The systems that collect and analyze the data do so in near real time, providing far more timely visibility into the workings of the supply chain than could otherwise be had.
But making sense of all that data requires advanced analytics to model it and predict outcomes. Complexity grows as the number suppliers, parts, distributors and customers grows.
One technology to help make that happen is a digital twin, a virtual model of a physical product or a process. This technology enables the business to make a “digital copy” of its supply chain and use it to model what-if scenarios. In our example above, green shirts from one vendor might cost 15% more than from another, but meeting demand will require product from both (or more). Buyers might be able to ask, “what if we drop our three most expensive providers” and the model will predict if demand will still be met. Machine-learning algorithms allow the technology to perform predictive modeling and make recommendations on how to respond to changing conditions.
And finally, blockchain, a public, immutable ledger with attributes that allow it to record extremely accurate data about transactions, holds great promise in ensuring global transparency and precise, real-time asset tracking.
What Is a Supply Chain?
Both digital and traditional supply chains integrate functions such as designing a product, procuring needed raw materials and parts, estimating demand, planning the product introduction, arranging supply, selecting sales channels, delivering support and providing customers with visibility into orders.
A pharmaceutical industry supply chain, for instance, would link a drug maker with companies involved in supplying raw materials, manufacturing, packaging, regional warehousing, wholesale distribution, retail pharmacies, recycling and managing returns. A retailer’s supply chain might involve variations on this basic structure, while also routing some products to an ecommerce marketplace.
Traditional vs. Digital Supply Chains
Where traditional supply chains plan and react, digital supply chains predict and prescribe actions to take.
Traditional supply chains are largely static and function on rules based on historical transactional inputs, lag times notwithstanding, while fully digital supply chains function in real time, are dynamic and can adapt to changing circumstances. While traditional supply chains are linear, digital supply chains are networks.
Traditional supply chains often rely on standalone systems, while in digital supply chains, information from IT systems and OT (operational technology) systems are integrated. Instead of optimizing by node, shipment or order, digital supply chains balance profit and service levels.
In a traditional supply chain, spotting possible problems and predicting likely effects can require a lot of legwork. Most companies need to perform regular supply chain resilience assessments of their most critical suppliers based on SKUs, for example, and manually list what steps to take to keep production alive if any of those links broke.
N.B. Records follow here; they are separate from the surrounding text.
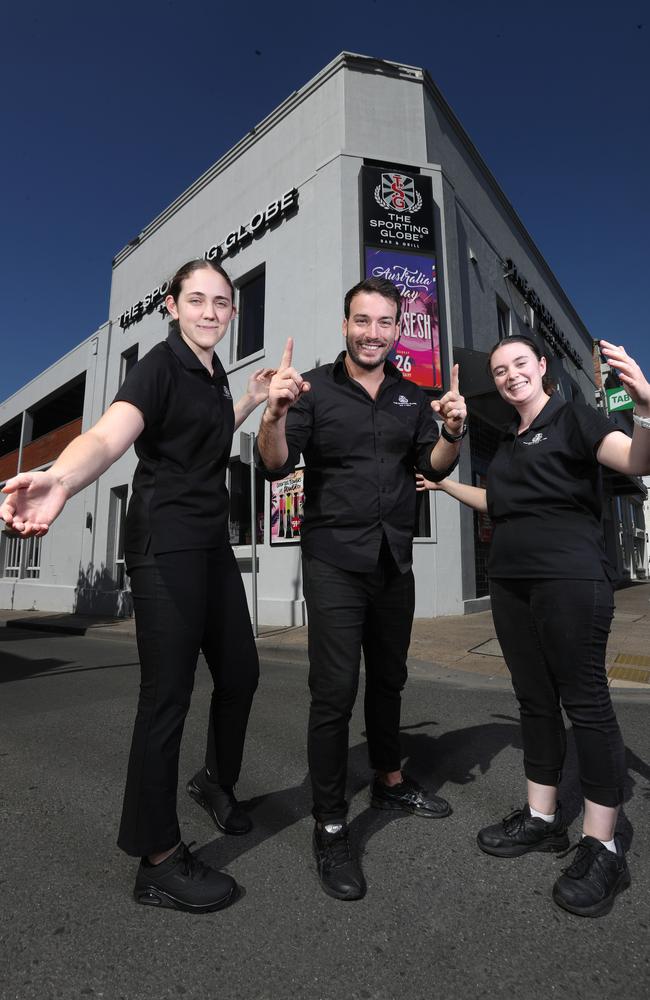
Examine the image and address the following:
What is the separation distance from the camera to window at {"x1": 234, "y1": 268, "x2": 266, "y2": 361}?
12672mm

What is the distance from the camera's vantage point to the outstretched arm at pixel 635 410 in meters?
1.60

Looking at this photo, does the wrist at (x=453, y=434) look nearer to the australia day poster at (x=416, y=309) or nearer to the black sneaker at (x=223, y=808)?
the black sneaker at (x=223, y=808)

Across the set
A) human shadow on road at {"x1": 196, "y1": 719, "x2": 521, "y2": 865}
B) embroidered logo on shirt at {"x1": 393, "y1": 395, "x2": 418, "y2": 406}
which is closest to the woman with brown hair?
embroidered logo on shirt at {"x1": 393, "y1": 395, "x2": 418, "y2": 406}

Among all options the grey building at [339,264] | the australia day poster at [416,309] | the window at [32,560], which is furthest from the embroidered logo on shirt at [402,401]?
the window at [32,560]

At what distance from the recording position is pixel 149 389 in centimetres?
166

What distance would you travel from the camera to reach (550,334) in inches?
728

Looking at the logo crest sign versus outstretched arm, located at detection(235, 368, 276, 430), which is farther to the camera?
the logo crest sign

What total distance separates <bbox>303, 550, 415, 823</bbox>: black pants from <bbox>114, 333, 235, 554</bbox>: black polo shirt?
46 cm

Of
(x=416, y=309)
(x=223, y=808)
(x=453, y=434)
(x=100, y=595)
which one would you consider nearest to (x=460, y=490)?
(x=453, y=434)

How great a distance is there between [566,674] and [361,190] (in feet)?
Result: 37.1

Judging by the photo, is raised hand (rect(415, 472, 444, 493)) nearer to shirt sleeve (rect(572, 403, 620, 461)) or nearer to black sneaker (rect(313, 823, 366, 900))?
shirt sleeve (rect(572, 403, 620, 461))

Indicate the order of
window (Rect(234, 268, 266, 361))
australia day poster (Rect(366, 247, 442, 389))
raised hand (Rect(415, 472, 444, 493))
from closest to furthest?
1. raised hand (Rect(415, 472, 444, 493))
2. australia day poster (Rect(366, 247, 442, 389))
3. window (Rect(234, 268, 266, 361))

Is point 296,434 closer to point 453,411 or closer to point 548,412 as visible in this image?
point 453,411

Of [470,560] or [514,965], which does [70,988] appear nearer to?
[514,965]
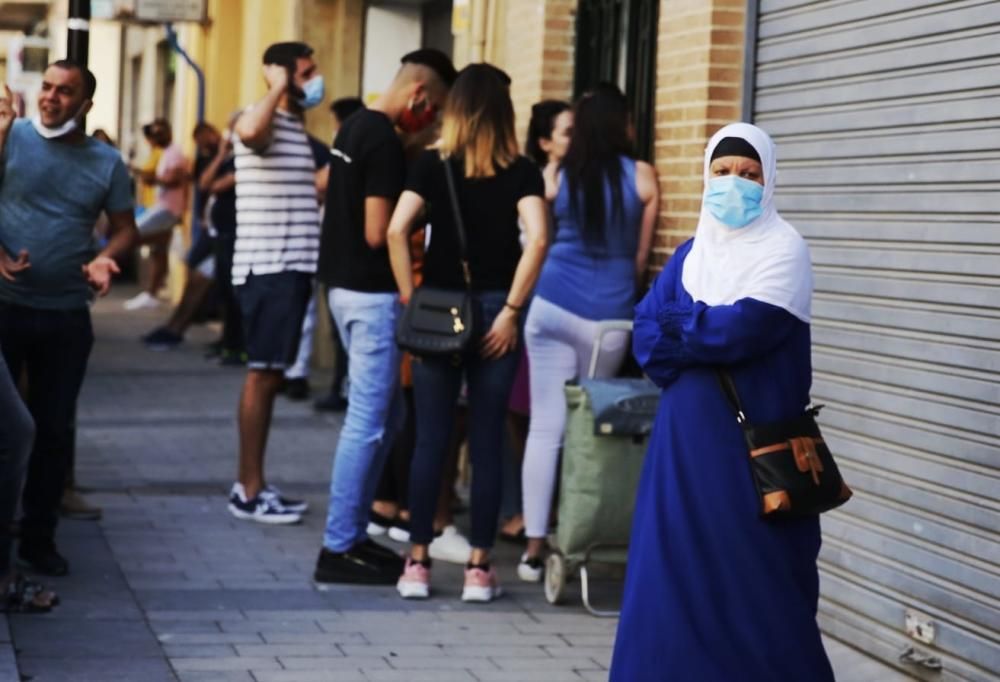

With a digital supply chain, in contrast, shared quality and control data from the supplier can enable companies to anticipate issues and proactively respond without laborious preplanning.
Supply chain management encompasses the planning and management of all activities involved in sourcing and procurement, conversion and logistics management. This includes coordination and collaboration with stakeholders — suppliers, intermediaries, third-party service providers and customers.
And above all, in traditional supply chains, humans are making decisions based on machine inputs, while in digital supply chains, machines are driving the decisions with human oversight.